What to do
Copy the listing below with "smokestack" swapped for "chimney" and nothing else changed. Leave the pictures out.

══ Entries supplied ══

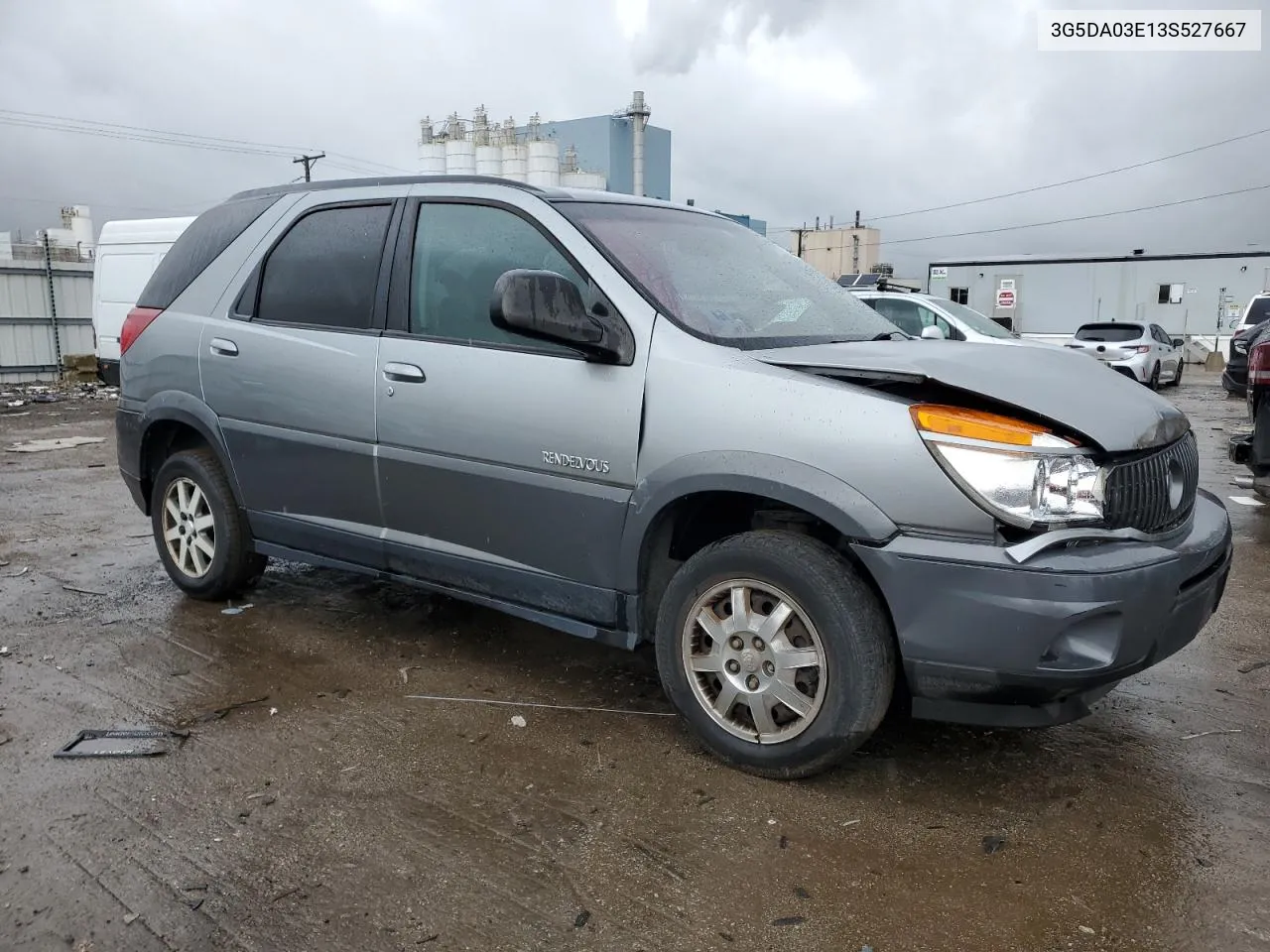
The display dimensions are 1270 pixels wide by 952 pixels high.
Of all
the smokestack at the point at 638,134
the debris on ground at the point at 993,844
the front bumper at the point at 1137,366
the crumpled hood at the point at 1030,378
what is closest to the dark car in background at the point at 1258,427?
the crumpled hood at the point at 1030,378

═══

Full output
The display dimensions are 1270 pixels wide by 952 pixels high.
Of all
the chimney at the point at 638,134
the debris on ground at the point at 993,844
the front bumper at the point at 1137,366
the crumpled hood at the point at 1030,378
what is closest to the dark car in background at the point at 1258,427?
the crumpled hood at the point at 1030,378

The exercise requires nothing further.